Stored data entries:
>>>>
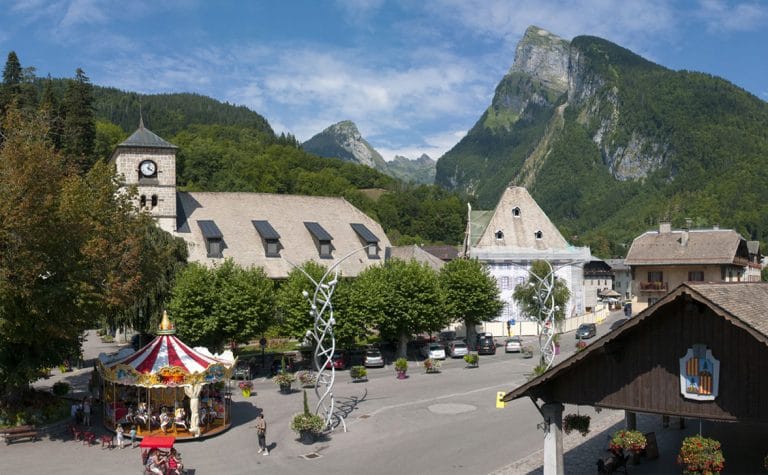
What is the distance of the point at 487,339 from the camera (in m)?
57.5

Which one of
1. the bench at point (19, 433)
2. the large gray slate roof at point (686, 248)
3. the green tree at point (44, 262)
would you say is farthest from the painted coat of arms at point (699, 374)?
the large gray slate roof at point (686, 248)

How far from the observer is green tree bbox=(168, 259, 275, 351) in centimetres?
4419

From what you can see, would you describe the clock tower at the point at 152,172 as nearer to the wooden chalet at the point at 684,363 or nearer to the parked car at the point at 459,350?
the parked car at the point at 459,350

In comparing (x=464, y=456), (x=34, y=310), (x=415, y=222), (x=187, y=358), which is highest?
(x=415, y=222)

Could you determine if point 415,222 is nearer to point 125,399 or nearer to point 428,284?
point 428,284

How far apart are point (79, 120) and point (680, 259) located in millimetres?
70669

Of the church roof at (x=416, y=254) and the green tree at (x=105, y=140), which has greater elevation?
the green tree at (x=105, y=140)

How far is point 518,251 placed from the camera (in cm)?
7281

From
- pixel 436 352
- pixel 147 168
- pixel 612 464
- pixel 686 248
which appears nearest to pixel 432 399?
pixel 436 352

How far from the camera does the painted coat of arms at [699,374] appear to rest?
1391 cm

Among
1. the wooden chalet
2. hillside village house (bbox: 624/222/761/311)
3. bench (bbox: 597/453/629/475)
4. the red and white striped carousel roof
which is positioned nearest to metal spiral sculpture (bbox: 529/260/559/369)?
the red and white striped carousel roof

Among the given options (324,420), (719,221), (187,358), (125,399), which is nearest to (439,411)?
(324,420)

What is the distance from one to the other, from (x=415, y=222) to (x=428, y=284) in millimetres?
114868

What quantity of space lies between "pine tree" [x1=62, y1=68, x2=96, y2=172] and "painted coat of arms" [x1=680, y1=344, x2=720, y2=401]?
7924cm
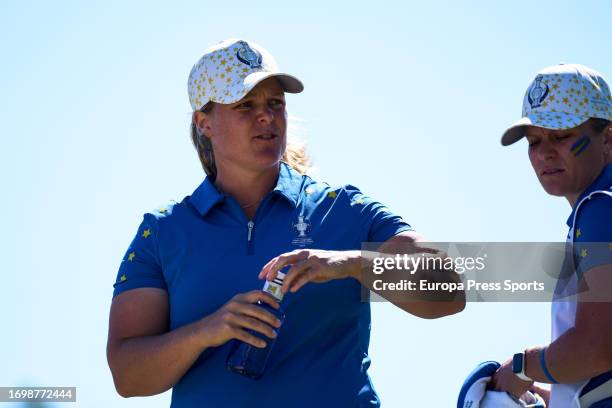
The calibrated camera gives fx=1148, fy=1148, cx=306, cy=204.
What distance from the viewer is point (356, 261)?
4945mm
<<<<
>>>>
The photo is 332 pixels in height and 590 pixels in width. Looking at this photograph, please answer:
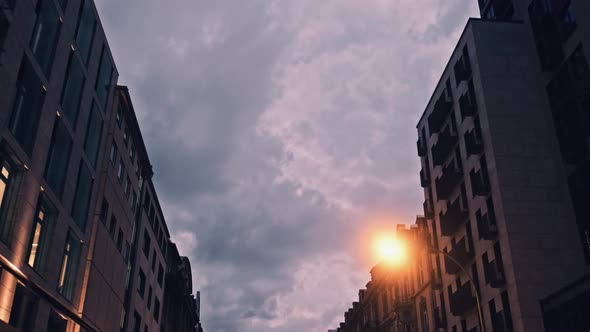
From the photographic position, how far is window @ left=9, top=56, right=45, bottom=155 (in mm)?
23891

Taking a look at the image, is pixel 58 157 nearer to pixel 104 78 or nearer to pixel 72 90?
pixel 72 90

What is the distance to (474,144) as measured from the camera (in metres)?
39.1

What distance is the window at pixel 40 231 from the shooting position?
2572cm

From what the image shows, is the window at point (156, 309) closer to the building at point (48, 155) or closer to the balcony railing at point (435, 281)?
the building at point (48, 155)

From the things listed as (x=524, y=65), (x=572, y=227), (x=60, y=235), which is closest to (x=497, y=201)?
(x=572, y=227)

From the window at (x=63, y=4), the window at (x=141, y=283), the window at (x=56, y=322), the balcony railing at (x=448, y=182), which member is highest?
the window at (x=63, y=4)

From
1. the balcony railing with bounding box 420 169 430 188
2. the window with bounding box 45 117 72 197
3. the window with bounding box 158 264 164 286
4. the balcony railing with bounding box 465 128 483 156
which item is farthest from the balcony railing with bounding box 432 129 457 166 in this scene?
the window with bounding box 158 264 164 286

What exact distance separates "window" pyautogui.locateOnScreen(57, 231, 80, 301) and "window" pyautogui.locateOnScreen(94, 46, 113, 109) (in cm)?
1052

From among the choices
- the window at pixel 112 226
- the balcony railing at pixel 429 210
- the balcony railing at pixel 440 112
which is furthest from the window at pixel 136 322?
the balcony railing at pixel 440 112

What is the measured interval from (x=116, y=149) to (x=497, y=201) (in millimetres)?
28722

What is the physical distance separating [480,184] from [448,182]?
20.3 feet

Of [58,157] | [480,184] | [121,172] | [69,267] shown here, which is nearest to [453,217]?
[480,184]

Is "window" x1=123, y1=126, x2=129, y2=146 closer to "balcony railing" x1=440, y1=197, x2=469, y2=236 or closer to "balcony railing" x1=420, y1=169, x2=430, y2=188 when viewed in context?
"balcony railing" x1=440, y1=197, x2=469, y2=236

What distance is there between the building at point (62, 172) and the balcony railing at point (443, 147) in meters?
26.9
<<<<
State how many lines in the data above contain the string "wooden", with case treated as significant. Give only the number.

__Task result__. 2